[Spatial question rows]
* * * *

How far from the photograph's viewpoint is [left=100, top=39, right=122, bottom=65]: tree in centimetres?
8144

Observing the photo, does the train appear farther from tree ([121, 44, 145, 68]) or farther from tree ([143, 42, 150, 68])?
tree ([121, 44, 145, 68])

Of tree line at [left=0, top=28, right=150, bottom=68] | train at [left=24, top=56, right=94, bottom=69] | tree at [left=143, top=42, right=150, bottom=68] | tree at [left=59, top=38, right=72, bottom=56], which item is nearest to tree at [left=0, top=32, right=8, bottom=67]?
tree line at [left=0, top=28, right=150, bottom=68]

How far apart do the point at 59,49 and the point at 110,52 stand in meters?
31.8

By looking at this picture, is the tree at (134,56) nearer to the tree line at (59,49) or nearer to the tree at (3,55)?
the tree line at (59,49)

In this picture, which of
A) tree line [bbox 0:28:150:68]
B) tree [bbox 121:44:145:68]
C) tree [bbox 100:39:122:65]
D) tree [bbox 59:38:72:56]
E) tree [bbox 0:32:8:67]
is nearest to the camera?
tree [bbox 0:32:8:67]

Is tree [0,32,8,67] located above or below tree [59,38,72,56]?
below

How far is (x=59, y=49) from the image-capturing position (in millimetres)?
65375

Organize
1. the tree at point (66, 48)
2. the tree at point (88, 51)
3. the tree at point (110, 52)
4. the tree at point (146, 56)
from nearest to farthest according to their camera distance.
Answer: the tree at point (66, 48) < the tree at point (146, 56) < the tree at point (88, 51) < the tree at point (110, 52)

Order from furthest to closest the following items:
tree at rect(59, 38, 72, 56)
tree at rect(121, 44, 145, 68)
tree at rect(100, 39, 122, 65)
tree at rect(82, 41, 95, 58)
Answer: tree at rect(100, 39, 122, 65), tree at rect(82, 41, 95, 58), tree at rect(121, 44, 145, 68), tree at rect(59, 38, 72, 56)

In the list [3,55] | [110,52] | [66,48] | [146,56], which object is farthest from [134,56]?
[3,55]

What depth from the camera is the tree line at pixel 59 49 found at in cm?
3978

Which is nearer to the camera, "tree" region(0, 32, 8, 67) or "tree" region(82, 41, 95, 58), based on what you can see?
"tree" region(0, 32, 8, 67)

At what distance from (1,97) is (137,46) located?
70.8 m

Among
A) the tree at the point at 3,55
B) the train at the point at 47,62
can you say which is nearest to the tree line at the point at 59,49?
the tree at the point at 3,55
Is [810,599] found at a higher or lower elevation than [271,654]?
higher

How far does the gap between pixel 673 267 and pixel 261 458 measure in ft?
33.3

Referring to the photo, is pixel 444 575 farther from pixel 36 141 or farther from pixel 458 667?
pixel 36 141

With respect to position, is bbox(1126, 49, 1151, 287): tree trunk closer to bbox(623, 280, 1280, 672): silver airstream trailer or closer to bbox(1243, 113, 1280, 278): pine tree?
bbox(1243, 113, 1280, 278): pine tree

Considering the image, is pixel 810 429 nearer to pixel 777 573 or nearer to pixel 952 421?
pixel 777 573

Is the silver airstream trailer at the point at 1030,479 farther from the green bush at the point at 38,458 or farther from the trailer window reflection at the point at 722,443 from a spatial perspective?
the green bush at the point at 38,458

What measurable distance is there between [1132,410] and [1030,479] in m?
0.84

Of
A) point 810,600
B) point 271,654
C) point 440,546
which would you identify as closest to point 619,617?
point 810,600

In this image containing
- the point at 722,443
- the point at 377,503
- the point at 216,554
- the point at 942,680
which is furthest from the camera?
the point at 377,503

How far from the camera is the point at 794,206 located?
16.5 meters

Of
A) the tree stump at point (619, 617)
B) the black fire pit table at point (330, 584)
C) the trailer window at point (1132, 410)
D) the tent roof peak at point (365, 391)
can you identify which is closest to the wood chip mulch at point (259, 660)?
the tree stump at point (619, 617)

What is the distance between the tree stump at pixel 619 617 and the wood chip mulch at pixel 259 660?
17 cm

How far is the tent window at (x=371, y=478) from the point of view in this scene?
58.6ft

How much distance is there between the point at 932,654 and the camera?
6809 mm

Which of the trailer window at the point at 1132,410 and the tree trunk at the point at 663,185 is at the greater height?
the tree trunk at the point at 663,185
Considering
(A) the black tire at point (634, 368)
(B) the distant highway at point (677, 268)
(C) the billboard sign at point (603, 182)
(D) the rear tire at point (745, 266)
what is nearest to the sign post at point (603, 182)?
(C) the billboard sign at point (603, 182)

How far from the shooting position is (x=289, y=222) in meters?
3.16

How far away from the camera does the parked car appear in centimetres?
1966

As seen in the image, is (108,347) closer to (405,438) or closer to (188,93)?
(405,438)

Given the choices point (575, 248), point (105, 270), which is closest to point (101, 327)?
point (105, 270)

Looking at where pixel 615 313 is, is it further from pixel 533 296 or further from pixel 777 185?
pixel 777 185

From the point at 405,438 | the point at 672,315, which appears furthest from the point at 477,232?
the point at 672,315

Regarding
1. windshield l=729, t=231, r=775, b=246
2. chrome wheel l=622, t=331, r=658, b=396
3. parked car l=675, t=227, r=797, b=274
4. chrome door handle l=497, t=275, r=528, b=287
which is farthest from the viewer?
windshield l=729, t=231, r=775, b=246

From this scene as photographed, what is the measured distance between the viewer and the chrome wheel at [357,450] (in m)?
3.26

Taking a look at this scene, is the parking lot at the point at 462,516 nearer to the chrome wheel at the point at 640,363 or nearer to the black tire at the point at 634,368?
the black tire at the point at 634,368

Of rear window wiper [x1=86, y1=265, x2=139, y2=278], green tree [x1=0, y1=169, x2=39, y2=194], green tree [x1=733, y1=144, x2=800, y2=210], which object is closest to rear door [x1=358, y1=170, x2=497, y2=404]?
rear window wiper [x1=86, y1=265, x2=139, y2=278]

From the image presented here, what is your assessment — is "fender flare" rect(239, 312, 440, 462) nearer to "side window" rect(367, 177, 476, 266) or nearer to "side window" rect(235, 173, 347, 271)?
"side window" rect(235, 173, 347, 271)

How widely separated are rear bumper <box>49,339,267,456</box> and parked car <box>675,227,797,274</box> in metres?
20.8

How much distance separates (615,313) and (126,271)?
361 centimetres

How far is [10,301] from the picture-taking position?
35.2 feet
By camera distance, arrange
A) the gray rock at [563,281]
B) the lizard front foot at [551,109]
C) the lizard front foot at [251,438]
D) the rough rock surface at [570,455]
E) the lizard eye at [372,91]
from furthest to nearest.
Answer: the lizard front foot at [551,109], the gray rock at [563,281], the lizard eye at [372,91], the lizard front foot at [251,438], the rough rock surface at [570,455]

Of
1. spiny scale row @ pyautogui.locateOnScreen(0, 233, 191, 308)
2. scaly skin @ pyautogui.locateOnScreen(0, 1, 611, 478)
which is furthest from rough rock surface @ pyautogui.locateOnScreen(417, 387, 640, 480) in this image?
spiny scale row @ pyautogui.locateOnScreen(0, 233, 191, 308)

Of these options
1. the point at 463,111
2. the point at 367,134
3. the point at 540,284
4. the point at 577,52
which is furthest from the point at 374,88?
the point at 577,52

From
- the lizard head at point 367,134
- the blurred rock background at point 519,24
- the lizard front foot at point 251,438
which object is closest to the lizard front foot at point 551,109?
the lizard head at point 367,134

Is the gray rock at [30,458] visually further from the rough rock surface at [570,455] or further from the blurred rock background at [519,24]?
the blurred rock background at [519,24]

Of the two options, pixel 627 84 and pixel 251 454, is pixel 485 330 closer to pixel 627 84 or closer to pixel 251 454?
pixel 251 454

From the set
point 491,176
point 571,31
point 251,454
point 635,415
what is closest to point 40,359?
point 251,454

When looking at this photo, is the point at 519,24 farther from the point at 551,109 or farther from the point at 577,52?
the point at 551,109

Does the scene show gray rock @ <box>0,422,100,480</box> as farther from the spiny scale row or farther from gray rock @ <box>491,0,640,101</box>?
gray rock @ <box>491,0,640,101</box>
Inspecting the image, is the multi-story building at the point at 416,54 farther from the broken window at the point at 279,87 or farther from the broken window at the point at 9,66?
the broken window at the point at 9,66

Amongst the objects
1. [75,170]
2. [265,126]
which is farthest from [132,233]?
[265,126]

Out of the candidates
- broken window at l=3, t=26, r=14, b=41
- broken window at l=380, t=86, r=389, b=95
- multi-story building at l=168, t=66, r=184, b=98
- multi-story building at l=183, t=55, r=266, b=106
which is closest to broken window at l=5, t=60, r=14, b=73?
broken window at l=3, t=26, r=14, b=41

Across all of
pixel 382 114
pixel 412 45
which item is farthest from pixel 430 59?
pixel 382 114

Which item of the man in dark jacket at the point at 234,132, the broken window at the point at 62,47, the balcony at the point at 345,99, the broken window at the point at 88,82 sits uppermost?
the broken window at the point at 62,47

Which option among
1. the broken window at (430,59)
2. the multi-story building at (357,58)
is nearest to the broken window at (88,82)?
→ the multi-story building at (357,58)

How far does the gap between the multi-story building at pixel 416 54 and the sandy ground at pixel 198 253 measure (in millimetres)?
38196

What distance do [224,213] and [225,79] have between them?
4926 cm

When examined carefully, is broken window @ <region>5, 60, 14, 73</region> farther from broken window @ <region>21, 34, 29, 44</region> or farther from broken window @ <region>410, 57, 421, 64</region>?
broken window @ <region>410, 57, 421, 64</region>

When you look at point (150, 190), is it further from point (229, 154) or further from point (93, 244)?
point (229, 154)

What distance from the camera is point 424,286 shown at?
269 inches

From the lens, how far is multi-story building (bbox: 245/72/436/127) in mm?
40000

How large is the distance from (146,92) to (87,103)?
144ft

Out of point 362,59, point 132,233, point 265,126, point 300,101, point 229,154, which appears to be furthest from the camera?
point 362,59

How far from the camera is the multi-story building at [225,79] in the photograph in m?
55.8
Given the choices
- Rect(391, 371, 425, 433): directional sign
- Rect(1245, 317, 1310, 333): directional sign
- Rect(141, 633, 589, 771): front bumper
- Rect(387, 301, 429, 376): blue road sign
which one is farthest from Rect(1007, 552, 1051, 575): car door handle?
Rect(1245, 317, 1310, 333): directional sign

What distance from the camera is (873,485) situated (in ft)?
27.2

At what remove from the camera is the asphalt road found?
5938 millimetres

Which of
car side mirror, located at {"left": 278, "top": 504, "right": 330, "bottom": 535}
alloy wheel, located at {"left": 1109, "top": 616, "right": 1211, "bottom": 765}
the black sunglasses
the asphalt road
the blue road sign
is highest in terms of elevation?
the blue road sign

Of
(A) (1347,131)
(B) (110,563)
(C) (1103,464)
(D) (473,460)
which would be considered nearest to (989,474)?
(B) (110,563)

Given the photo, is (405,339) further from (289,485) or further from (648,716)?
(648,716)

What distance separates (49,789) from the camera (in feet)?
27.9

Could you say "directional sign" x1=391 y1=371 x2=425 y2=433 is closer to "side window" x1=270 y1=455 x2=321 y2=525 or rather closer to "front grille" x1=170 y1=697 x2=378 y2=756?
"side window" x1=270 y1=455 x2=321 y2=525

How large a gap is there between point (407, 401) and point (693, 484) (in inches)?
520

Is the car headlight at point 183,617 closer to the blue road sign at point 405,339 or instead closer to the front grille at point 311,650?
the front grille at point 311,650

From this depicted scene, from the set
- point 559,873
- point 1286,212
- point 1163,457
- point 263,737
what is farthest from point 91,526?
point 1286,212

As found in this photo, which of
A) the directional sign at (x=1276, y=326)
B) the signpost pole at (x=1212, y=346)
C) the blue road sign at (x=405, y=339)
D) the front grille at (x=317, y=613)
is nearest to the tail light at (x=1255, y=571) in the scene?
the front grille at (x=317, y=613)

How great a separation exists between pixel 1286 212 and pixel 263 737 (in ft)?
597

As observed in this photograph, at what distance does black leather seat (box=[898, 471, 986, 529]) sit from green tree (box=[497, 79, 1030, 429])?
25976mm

* * * *

* **GOAL OF THE EXERCISE**: Extract the rows from the line with "What distance do [224,213]" to the line with "5938 millimetres", both included, and copy them verbatim.

* **WRITTEN ANSWER**:
What distance do [224,213] and [225,79] have between them?
4926 cm

When examined carefully, is broken window @ <region>5, 60, 14, 73</region> farther from broken window @ <region>21, 34, 29, 44</region> or farther from broken window @ <region>410, 57, 421, 64</region>?
broken window @ <region>410, 57, 421, 64</region>

When you look at point (150, 190), is it further from point (229, 154) or further from point (93, 244)?
point (229, 154)

What distance from the camera is point 424,286 shown at?
269 inches

From the lens, how far is multi-story building (bbox: 245/72/436/127) in mm?
40000

How large is the distance from (146,92) to (87,103)?
144ft

Out of point 362,59, point 132,233, point 265,126, point 300,101, point 229,154, which appears to be furthest from the camera?
point 362,59

How far from the camera is the multi-story building at [225,79] in the photograph in m?
55.8
Given the choices
- Rect(391, 371, 425, 433): directional sign
- Rect(1245, 317, 1310, 333): directional sign
- Rect(141, 633, 589, 771): front bumper
- Rect(387, 301, 429, 376): blue road sign
which one is farthest from Rect(1007, 552, 1051, 575): car door handle?
Rect(1245, 317, 1310, 333): directional sign

What distance from the camera is (873,485) situated (in ft)?
27.2

At what remove from the camera is the asphalt road found?
5938 millimetres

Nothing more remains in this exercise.